* _YOUR TASK_:
Whenever "site" occurs in a line of the material, list that line.

* _DATASET EXTRACT_:
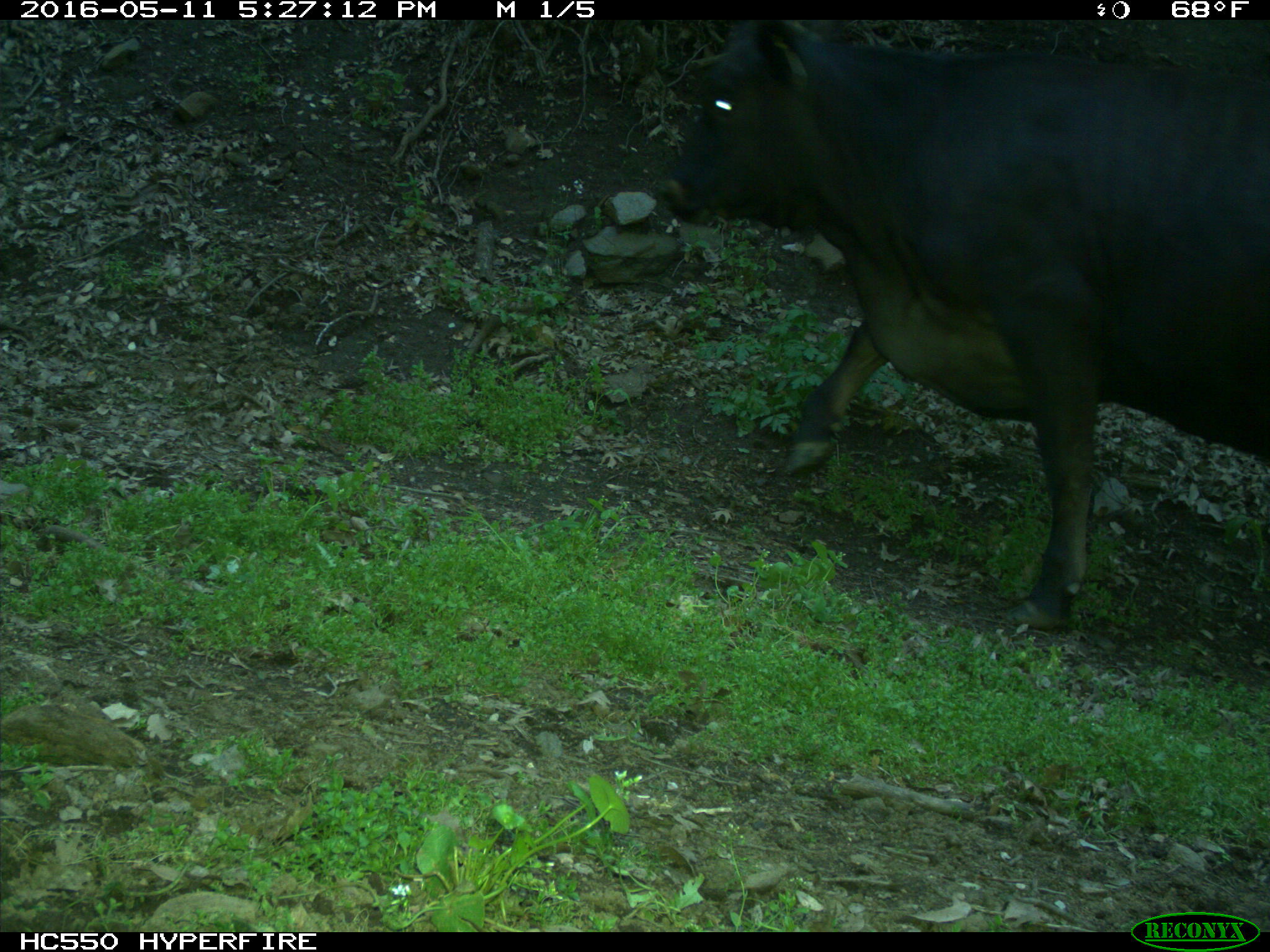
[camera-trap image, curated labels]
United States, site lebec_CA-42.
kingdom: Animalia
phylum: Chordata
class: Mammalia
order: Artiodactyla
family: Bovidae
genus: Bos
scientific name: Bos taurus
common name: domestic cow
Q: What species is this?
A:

==

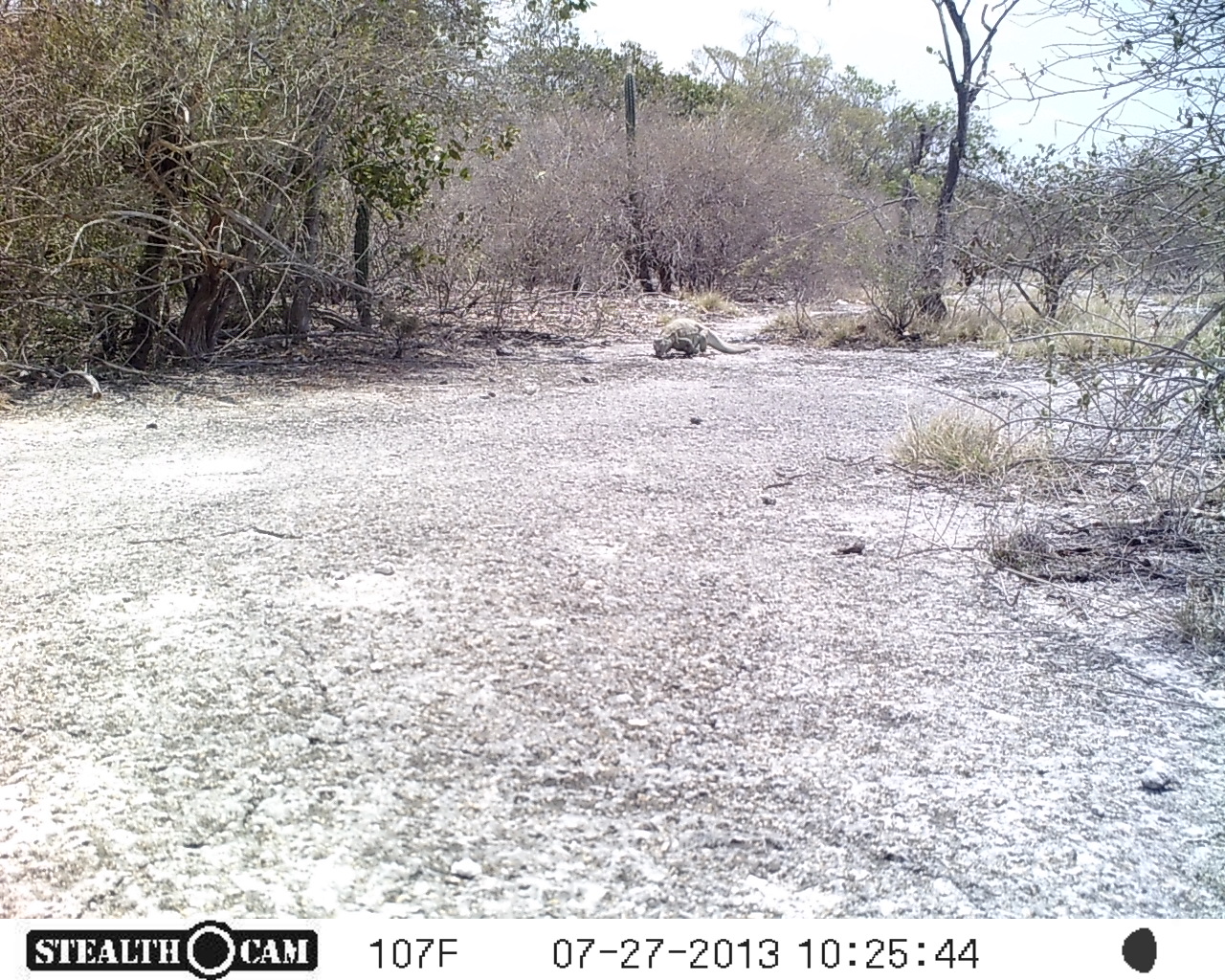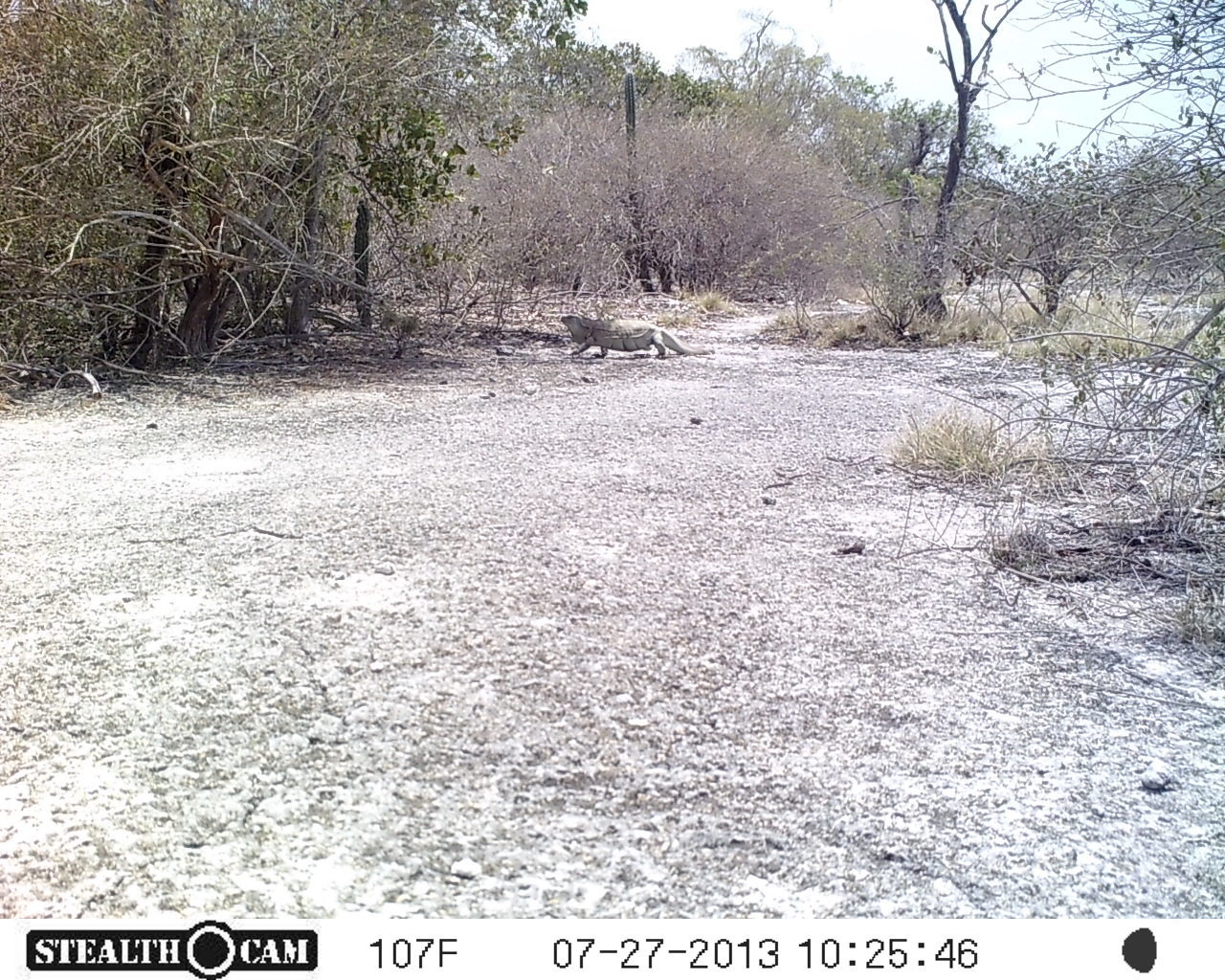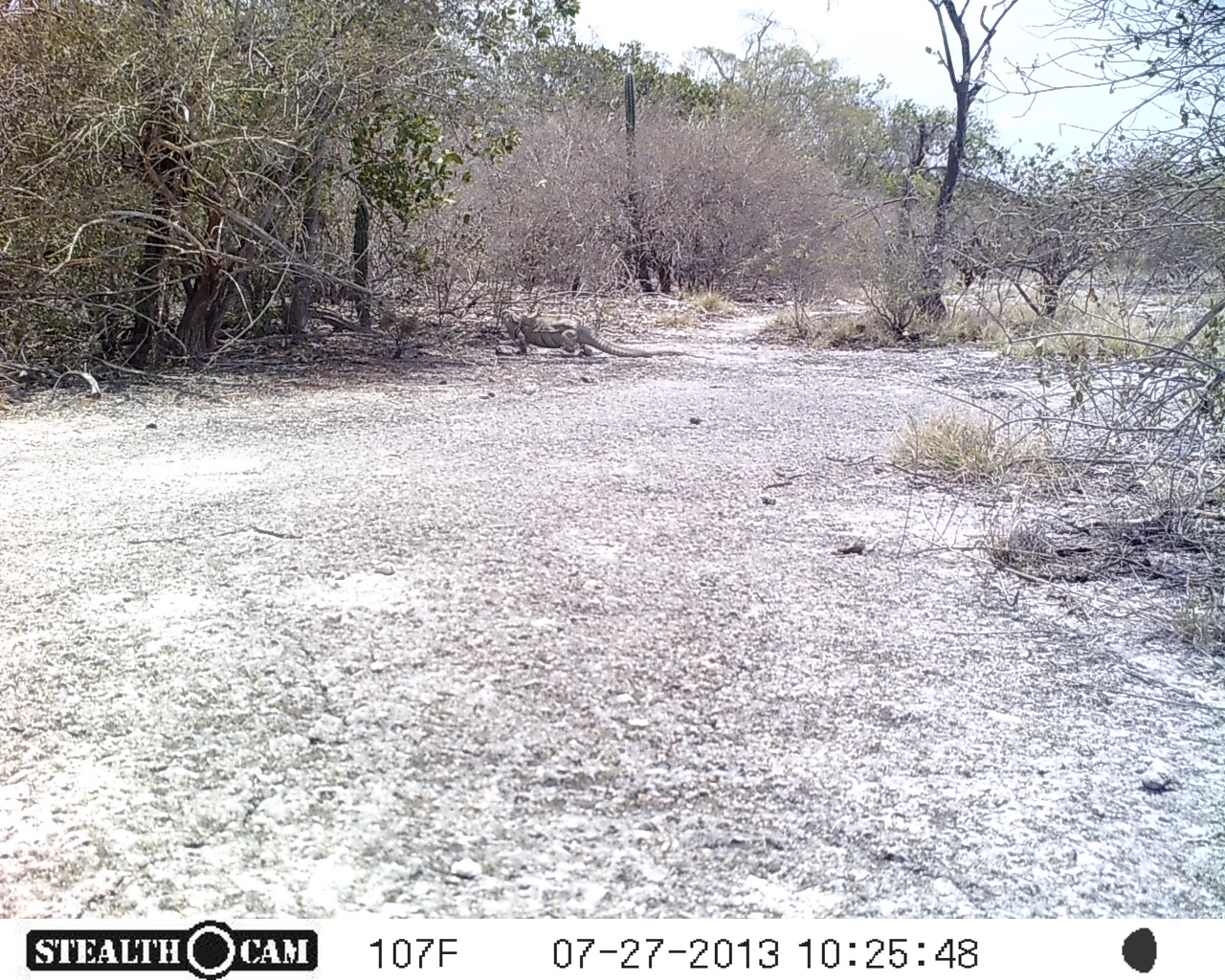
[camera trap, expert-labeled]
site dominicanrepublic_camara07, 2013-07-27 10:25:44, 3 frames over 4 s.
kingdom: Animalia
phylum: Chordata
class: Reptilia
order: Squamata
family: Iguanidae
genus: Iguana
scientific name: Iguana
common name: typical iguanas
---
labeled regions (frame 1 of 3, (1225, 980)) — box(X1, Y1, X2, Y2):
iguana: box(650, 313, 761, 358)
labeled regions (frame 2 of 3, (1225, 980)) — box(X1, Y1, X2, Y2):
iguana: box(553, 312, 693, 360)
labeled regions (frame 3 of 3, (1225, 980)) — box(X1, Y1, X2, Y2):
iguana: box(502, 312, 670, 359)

* _ANSWER AREA_:
United States, site lebec_CA-42.
site dominicanrepublic_camara07, 2013-07-27 10:25:44, 3 frames over 4 s.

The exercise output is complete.